Several emerging digital breakthrough technologies are poised to profoundly disrupt and reshape our world in the coming years. While promising immense benefits, rapid advances in fields like artificial intelligence, quantum computing and neurotechnology also raise significant opportunities and risks. For instance, they could help address challenges related to issues like health, climate change and education access, but also exacerbate threats around disinformation, eroding democracy, or enhancing market power concentration.

To steer these potentially transformative innovations toward positive outcomes, the policy brief looks at seven key technologies that could disrupt multiple sectors in the next five years and four critical forces like macroeconomics and geopolitics that will drive societal and economic impacts. Given the rapid pace and scale of change in fields such as artificial intelligence, quantum computing, neurotechnology, Web3, digital public infrastructure, extended reality, and biocomputing, the authors make the case for a “responsible innovation” approach focused on assessing and guiding technologies in ways that mitigate potential harms, equitably spread benefits, tackle inequalities, increase data agency and help address shared human challenges.

The publication recommends developing ways to better measure technological impacts and governance gaps.
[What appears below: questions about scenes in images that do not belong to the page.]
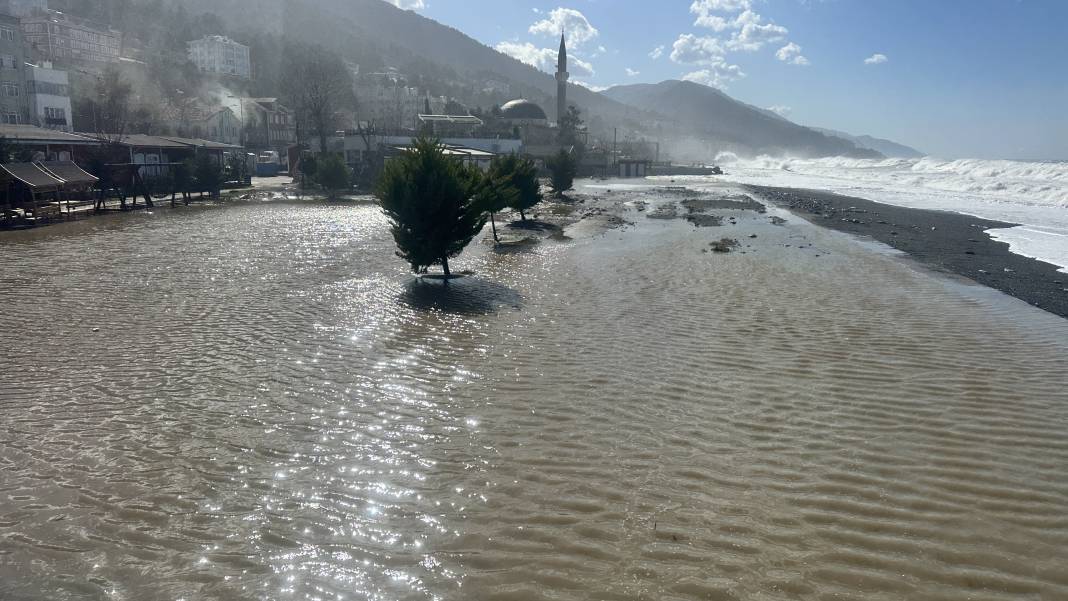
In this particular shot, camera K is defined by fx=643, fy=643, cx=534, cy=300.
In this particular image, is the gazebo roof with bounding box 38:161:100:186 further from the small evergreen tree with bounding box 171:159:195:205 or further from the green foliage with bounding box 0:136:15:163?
the small evergreen tree with bounding box 171:159:195:205

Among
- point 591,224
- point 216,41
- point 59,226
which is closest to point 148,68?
point 216,41

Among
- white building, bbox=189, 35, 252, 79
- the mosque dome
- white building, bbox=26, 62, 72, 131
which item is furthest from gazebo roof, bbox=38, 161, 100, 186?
white building, bbox=189, 35, 252, 79

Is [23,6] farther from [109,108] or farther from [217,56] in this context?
[109,108]

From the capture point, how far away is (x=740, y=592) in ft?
14.4

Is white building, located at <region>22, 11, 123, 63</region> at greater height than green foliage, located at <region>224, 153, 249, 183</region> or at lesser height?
greater

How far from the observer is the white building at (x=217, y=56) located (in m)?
137

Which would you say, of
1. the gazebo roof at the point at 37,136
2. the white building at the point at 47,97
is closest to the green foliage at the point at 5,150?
the gazebo roof at the point at 37,136

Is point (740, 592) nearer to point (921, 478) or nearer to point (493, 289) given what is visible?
point (921, 478)

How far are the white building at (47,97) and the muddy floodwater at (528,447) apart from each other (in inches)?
2452

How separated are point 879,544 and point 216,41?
6256 inches

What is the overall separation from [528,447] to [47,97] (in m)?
77.0

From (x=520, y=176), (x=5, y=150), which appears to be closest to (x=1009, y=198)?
(x=520, y=176)

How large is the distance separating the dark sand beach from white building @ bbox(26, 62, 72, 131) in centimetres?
6798

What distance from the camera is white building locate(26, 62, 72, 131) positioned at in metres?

It advocates mechanisms to counterbalance negative market externalities and enhance dynamic innovation opportunities and a fair data economy globally. It calls for criteria on ethical tech investment, and for businesses to establish executive roles and processes focused on responsible innovation. Finally, it invites governments to provide more structured consultation channels to understand societal views on emerging technology trajectories.

Project Liberty’s Institute and CIGI will invite further analysis from leading interdisciplinary experts to assess key trends around disruptive technologies and corresponding governance gaps in 2024, to provide practical framing and in-depth perspectives to inform and support decision-makers and national and international governance processes.